Induction and maintenance of remission with mycophenolate mofetil in ANCA-associated vasculitis: a systematic review and meta-analysis

Nephrology, dialysis, transplantation. 2022 Oct 19 ; 37 (11) : 2190-2200.

Nephrol Dial Transplant
ISSN 1460-2385 | 0931-0509
Zdroj

BACKGROUND: Uncertainties exist about the use of mycophenolate mofetil (MMF) in anti-neutrophil cytoplasmatic antibody (ANCA)-associated vasculitis (AAV), particularly for remission maintenance. METHODS: Systematic review and meta-analysis of phase II and III trials assessing the use of MMF in AAV, granulomatosis with polyangiitis and microscopic polyangiitis (MPA).

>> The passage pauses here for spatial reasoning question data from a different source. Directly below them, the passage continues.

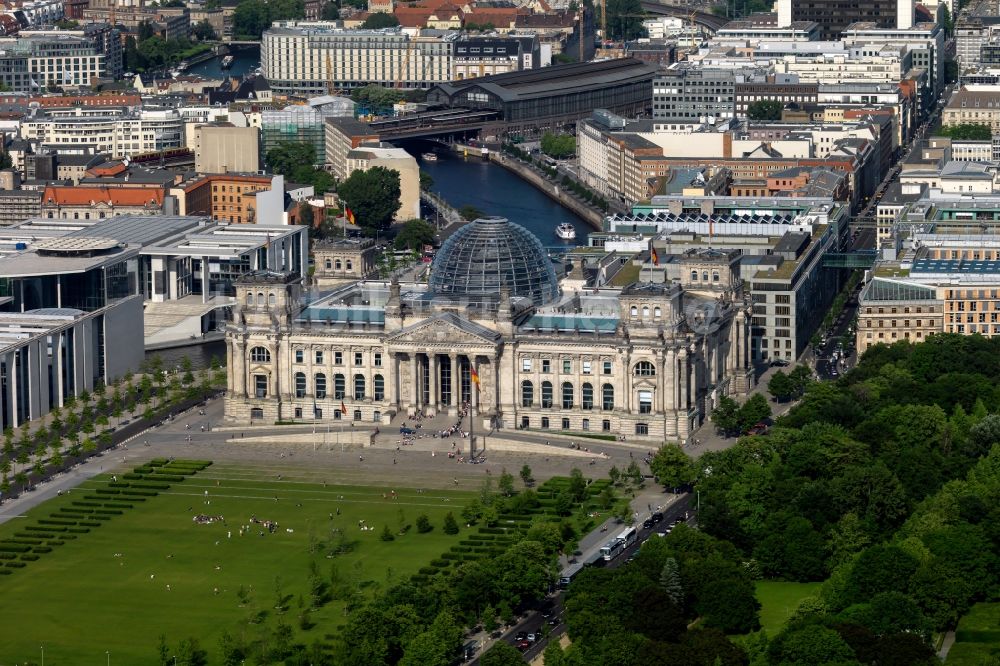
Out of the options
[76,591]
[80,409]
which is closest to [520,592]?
[76,591]

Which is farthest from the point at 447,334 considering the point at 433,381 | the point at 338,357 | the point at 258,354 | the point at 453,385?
the point at 258,354

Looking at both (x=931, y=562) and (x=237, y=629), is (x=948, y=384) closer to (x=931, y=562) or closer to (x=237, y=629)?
(x=931, y=562)

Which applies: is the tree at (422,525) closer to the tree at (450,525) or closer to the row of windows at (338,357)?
the tree at (450,525)

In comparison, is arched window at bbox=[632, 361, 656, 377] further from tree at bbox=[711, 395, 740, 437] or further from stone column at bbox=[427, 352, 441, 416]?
stone column at bbox=[427, 352, 441, 416]

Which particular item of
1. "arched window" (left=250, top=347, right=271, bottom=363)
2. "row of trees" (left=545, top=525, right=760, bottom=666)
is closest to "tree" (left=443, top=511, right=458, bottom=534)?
"row of trees" (left=545, top=525, right=760, bottom=666)

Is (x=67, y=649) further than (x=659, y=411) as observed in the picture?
No

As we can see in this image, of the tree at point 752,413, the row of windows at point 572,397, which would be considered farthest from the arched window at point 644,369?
the tree at point 752,413

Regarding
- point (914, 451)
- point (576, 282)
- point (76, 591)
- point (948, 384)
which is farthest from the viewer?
→ point (576, 282)

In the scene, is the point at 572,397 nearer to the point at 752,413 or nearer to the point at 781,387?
the point at 752,413
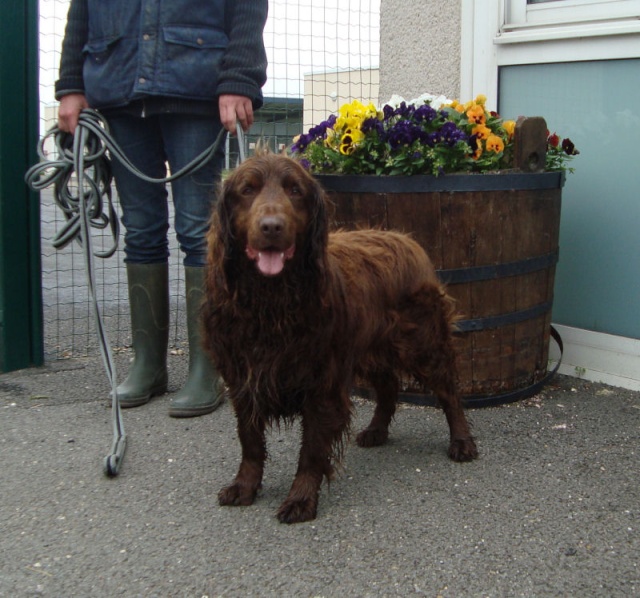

A comprehensive search of several databases (Medline, EMBASE, Cochrane, Web of Science, Scopus) from inception to 5 May 2020 has been conducted. Trial data were extracted to estimate odds ratios (ORs) and estimates (ES) for MMF efficacy (remission-induction and maintenance). Severe adverse effects (SAEs) were collected. RESULTS: From 565 articles captured, 10 met the predefined criteria, 5 phase II and 5 III trials; 4 assessed remission-induction, 3 remission maintenance and 3 both. The pooled OR for remission-induction at 6 months was 1.06 (95% confidence interval 0.74, 1.52), with no significant difference by subgroup meta-analysis of trials stratified by different study-level features (i.e. kidney disease, MPA, myeloperoxidase-ANCA positivity, newly diagnosed disease) (P > 0.05). The overall ES for remission maintenance at the end of follow-up ranged between 51% and 91% (I2 = 74.8%). Subgroup meta-analysis identified kidney involvement as a possible source of heterogeneity, yielding a significantly higher rate of sustained remission in trials enrolling only patients with kidney involvement (92%, 76-100%) versus those enrolling patients with and without kidney involvement (56%, 45-66%). Results were similar in multiple sensitivity analyses. During follow-up, the frequency of SAEs in MMF-based treatment arms was 31.8%. CONCLUSIONS: In AAV, MMF use was significantly associated with higher sustained remission rates in trials enrolling only patients with kidney involvement. These findings might influence clinical practice.